1.1        The Australian Greens share the concerns of many in the consumer protection and advocacy sector regarding payday loans. While we recognise that in some instances short-term loans play a valuable role in helping consumers meet unexpected and unusual expenses, the use of these high interest loans to meet essential living expenses can perpetuate a cycle of debt that has serious consequences for individual consumers and their families. Given our interest in consumer protection, we have limited our comments to Chapter Five of the Joint Committee on Corporations and Financial Services Report, which is concerned with the introduction of caps and new regulations for certain kinds of credit contracts.

1.2        The Government should be commended for attempting to address this issue through its Consumer Credit and Corporations Legislation Amendment (Enhancements) Bill however we note with concern the limited scope of the majority report recommendations relating to payday loans. The Committee recommends that Schedules 3 and 4 relating to caps and regulations for credit contracts be subject to further review. It is an inevitable consequence of this recommendation that any meaningful action in relation to payday loans will be deferred in the short-term.

1.3        The Australian Greens believe a number of provisions could be strengthened in order to enhance consumer protection and our preference is for the Committee to recommend the bill proceed with amendment. The areas we have identified for potential amendment are outlined below.

Small amount credit contracts

1.4        The Australian Greens strongly support the application of a cap model for all credit contracts, including short term small amount credit contracts. This should be aligned with the cap model that operates effectively in the jurisdictions of Queensland, New South Wales and the Australian Capital Territory (including interest, fees and charges).

1.5        Rather than imposing a model of a 10 per cent establishment fee plus a 2 per cent monthly fee for short term contracts, the cap of 48 per cent per annum that has proved successful in capping the costs of high cost, short term credit in the above jurisdictions should be utilised. 

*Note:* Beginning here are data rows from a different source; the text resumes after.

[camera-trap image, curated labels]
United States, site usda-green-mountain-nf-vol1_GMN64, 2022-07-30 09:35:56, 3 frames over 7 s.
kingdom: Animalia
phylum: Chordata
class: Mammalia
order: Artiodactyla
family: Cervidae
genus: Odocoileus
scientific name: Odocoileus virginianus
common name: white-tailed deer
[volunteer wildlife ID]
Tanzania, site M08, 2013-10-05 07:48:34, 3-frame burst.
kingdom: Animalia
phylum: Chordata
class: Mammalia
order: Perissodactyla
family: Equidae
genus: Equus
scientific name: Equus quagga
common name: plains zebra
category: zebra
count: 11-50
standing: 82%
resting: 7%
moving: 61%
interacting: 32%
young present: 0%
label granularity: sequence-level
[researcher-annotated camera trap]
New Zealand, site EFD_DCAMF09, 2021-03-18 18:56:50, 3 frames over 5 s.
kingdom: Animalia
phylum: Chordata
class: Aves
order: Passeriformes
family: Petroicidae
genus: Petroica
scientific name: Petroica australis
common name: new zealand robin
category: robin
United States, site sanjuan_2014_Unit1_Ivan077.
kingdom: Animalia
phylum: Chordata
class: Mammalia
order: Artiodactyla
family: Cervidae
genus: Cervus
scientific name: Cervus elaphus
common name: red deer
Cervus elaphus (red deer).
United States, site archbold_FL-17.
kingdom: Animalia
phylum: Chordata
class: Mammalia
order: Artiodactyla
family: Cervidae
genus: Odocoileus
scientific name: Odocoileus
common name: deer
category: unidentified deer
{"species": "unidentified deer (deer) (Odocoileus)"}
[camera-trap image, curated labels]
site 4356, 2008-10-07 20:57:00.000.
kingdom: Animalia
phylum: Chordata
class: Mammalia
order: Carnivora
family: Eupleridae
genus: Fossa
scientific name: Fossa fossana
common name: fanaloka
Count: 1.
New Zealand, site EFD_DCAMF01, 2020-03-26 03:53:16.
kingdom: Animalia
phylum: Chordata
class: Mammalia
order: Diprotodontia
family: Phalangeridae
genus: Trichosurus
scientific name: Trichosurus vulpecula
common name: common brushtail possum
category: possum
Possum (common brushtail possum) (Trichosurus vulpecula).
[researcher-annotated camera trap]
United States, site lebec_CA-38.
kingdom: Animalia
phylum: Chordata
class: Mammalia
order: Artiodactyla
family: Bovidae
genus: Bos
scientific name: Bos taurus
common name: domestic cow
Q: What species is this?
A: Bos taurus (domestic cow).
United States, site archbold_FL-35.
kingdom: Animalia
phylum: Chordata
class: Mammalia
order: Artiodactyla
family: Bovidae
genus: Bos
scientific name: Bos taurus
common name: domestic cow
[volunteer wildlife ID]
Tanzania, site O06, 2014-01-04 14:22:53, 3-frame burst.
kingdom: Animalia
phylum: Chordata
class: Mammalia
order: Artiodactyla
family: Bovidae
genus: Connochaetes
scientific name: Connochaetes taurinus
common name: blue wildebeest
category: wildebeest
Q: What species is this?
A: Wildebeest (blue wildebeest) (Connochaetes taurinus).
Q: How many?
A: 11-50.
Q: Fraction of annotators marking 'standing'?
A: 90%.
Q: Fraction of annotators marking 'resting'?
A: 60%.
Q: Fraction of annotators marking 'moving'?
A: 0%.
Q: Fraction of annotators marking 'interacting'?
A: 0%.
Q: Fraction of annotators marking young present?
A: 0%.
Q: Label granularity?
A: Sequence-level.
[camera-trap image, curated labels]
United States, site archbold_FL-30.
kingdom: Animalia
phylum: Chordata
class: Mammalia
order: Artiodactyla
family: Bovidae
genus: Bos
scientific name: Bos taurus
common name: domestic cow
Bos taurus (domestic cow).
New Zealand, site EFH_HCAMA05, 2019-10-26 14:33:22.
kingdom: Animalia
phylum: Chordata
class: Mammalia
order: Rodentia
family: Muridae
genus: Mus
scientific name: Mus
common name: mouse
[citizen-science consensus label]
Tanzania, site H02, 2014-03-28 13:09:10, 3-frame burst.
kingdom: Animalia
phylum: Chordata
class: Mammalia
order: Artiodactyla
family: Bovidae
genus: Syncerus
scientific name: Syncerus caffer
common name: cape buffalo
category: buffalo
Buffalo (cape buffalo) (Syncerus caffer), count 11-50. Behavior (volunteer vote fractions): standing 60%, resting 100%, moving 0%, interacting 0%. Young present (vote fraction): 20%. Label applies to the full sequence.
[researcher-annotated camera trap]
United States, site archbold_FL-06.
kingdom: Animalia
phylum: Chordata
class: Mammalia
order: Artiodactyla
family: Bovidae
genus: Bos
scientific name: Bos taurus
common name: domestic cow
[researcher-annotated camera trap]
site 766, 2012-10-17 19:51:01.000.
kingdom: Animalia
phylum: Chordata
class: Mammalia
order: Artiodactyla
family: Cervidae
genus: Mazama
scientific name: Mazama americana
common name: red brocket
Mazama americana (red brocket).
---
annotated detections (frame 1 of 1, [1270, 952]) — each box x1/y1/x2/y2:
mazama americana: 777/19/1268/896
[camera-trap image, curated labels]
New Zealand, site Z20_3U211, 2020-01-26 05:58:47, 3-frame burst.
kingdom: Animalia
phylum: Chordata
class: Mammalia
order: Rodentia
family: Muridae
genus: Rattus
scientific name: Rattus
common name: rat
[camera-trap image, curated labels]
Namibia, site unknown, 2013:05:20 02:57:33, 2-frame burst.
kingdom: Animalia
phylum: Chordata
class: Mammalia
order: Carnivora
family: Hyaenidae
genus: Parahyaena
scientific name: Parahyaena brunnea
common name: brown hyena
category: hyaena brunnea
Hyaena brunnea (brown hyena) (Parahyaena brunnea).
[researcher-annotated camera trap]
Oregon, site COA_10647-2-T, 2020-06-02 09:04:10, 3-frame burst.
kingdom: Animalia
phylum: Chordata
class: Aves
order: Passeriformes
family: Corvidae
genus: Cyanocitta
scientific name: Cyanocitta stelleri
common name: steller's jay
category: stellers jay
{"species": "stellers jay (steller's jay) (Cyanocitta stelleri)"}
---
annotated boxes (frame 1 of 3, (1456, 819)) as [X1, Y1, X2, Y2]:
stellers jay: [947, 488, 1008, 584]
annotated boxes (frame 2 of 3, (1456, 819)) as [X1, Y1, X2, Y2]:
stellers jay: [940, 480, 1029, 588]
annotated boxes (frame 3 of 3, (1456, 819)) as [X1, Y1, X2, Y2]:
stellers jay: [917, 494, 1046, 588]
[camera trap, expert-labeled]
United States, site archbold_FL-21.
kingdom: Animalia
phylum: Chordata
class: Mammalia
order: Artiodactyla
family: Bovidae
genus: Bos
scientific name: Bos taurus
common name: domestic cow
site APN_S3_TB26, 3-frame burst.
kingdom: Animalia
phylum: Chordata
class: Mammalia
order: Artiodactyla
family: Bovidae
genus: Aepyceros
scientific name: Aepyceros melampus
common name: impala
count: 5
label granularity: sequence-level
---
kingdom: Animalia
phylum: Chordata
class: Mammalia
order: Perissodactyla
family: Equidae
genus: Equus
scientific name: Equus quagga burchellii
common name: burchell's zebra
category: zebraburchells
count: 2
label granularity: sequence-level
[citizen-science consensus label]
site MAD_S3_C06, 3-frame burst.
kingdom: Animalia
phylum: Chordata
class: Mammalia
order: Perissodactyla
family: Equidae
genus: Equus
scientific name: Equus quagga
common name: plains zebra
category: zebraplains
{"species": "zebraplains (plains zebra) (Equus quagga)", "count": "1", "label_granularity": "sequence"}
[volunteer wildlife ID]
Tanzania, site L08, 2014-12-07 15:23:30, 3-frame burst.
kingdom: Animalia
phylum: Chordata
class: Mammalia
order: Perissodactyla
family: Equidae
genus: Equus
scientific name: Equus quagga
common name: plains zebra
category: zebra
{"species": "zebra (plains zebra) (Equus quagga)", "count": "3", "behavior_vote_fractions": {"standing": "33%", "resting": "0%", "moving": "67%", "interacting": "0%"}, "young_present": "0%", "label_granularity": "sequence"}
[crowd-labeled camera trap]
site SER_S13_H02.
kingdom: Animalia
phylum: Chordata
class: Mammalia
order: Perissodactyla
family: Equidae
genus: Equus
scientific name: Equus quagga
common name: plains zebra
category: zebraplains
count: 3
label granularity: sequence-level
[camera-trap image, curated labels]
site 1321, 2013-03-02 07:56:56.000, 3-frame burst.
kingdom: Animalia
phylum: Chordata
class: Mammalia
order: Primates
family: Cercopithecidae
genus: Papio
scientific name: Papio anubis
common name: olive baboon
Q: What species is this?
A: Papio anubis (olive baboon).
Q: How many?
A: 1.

Enforcement expenses under 39B

1.6        The Greens are concerned about the potential for enforcement expenses that are outside the remit of s39B to undermine the purpose of the provision. As noted by the Consumer Credit Legal Centre:

Lenders could set up separate entities for the purpose of pursuing the consumer for payment and then charge these expenses back to the original entity to be added to the amount recoverable under s39B.

1.7        Enforcement expenses should be defined specifically and limited to only those allowed by the equivalent small claims jurisdiction in each State/Territory in Australia. This would ensure that lenders are unable to circumvent this requirement. 

Implementation date

1.8        The bill is due to commence 1 June 2012 but Schedule 4 dealing with payday loans is being delayed until the following year. This should be brought forward, in recognition of the pressing need to take action on this issue.

Monetary obligations and fees and charges

1.9        We share the concerns of consumer advocates that the sections 23A and 31A provide scope for brokers and introducers to charge fees. To guard against this, we consider that sections 23A and 31A should be amended to prevent fees incurred with third parties, whether associated with a credit provider or not. 

Web-based disclosure

1.10      The provision of information to consumers about alternate assistance and cheaper sources of credit is considered essential to any effective consumer regime. The web-based disclosure statements under Schedule 3 could be further strengthened by the inclusion of a link to financial counselling information.

Conclusion

1.11      The Greens believe that the payday loan industry is one in need of regulation. While there is potential to strengthen protections for consumers, the measures proposed in the Government’s Consumer Credit and Corporations Legislation Amendment (Enhancements) Bill do provide a workable framework. The inquiry process has been a valuable airing of key issues, but by deferring any substantive recommendations for reform, the majority report has missed a good opportunity. The Australian Greens will continue to pressure the Government to act on these reforms.